DATA UNDER STUDY
== == ==

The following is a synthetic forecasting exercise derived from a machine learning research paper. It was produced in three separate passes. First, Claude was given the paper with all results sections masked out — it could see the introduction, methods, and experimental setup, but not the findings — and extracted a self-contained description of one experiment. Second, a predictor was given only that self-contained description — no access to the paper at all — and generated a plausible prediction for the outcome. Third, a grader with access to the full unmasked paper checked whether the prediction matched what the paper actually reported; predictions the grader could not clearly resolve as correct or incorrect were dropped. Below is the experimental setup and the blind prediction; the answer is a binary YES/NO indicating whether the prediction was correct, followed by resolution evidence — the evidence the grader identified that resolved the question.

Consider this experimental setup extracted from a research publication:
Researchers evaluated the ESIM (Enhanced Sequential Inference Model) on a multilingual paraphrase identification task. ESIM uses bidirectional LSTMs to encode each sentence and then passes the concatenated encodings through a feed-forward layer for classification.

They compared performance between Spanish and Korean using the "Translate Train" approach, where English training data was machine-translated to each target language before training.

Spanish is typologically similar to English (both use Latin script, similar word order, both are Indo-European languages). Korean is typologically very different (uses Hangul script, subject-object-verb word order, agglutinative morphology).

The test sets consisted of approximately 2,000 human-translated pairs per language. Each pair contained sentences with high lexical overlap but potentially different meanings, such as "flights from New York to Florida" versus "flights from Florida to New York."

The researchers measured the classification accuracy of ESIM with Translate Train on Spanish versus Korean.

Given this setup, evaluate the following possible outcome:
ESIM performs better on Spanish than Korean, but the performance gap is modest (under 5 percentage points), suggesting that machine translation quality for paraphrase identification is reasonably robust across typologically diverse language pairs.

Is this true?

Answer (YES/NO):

== == ==

TASK TO CARRY OUT
Report back each line in the material above that contains the string "paraphrase".

EXERCISE SOLUTION
Researchers evaluated the ESIM (Enhanced Sequential Inference Model) on a multilingual paraphrase identification task. ESIM uses bidirectional LSTMs to encode each sentence and then passes the concatenated encodings through a feed-forward layer for classification.
ESIM performs better on Spanish than Korean, but the performance gap is modest (under 5 percentage points), suggesting that machine translation quality for paraphrase identification is reasonably robust across typologically diverse language pairs.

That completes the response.